▶ AIM 1:
List each line of the records that contains the string "with".

▶ TEXT SHOWN:

Harris has been saying publicly since April that Nederlander would prefer to demolish the structure to its foundation and convert the building to public ownership. But this is the first time Nederlander has attached public funding sources to the idea.
“We’ve made suggestions on how it could work and we’re here to try to talk about it with the community,” he said.
The plan calls for the sale of the arena because public officials repeatedly told Nederlander they would not support taxpayer funding of a privately owned arena. Harris said Nederlander would commit to a long-term lease and remain the building’s manager, booking events and subleasing dates to the Cincinnati Cyclones, which Nederlander would continue to own.
To facilitate the deal, Nederlander proposed a sale price of up to $40 million. That’s $19 million more than it paid for the building when it bought it out of bankruptcy in 2001 and less than it’s actually worth, Harris said.
“It’s probably worth $60 million,” he said. “We make good money on the building. It does really well.”
But it could do much better if it were a 19,000-seat arena with luxury boxes, multi-level concourses and media accommodations that other cities can offer national events like NCAA Men’s Basketball tournaments and political conventions. Harris estimates the arena would host 35 to 40 more events than it does now and boost attendance by 40 percent to more than 1 million.
“The community continually wants to know why we don’t get those kind of events,” he said. “To get them, you need a major facility.”

▶ RECORD EXTRACTS:
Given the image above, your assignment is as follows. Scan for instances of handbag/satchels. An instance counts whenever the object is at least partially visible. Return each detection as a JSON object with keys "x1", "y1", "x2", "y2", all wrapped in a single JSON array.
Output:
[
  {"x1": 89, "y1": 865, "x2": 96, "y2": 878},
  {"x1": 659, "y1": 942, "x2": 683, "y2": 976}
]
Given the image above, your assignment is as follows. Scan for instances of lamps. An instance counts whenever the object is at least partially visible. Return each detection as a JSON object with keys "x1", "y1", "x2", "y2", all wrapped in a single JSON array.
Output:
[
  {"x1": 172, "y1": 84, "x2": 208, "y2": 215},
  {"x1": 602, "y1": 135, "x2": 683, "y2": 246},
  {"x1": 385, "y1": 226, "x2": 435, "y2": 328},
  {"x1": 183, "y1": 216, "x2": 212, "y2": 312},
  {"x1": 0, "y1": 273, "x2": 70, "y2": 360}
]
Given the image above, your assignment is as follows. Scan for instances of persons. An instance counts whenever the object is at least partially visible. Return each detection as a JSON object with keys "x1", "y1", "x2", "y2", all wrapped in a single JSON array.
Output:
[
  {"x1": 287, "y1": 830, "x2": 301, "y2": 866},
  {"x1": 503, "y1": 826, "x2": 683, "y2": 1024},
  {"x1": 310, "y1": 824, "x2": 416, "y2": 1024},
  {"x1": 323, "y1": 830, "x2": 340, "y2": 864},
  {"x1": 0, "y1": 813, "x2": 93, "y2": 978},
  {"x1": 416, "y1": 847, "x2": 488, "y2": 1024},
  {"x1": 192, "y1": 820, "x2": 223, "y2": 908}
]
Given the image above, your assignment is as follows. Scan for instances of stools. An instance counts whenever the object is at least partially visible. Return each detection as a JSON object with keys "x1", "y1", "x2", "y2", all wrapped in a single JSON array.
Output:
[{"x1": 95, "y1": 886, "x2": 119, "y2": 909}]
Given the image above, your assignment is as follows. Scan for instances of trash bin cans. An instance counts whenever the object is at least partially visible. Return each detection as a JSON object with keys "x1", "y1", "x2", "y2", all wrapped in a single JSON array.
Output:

▶ AIM 2:
Answer these from the text about the arena plan:
(a) What is the highest sale price Nederlander proposed for the arena?
(b) Which team would sublease dates under the plan?
(c) How many seats would the improved arena have?

▶ ANSWER 1:
Given the image above, your assignment is as follows. Scan for instances of handbag/satchels. An instance counts whenever the object is at least partially visible. Return each detection as a JSON object with keys "x1", "y1", "x2", "y2", all wrapped in a single JSON array.
Given the image above, your assignment is as follows. Scan for instances of lamps. An instance counts whenever the object is at least partially visible. Return each detection as a JSON object with keys "x1", "y1", "x2", "y2", all wrapped in a single JSON array.
Given the image above, your assignment is as follows. Scan for instances of persons. An instance counts whenever the object is at least partially visible. Return each detection as a JSON object with keys "x1", "y1", "x2", "y2", all wrapped in a single JSON array.
Given the image above, your assignment is as follows. Scan for instances of stools. An instance counts whenever the object is at least partially visible. Return each detection as a JSON object with keys "x1", "y1", "x2", "y2", all wrapped in a single JSON array.
Given the image above, your assignment is as follows. Scan for instances of trash bin cans. An instance counts whenever the object is at least partially visible. Return each detection as a JSON object with keys "x1", "y1", "x2", "y2", all wrapped in a single JSON array.

▶ ANSWER 2:
(a) Up to $40 million.
(b) The Cincinnati Cyclones.
(c) 19,000.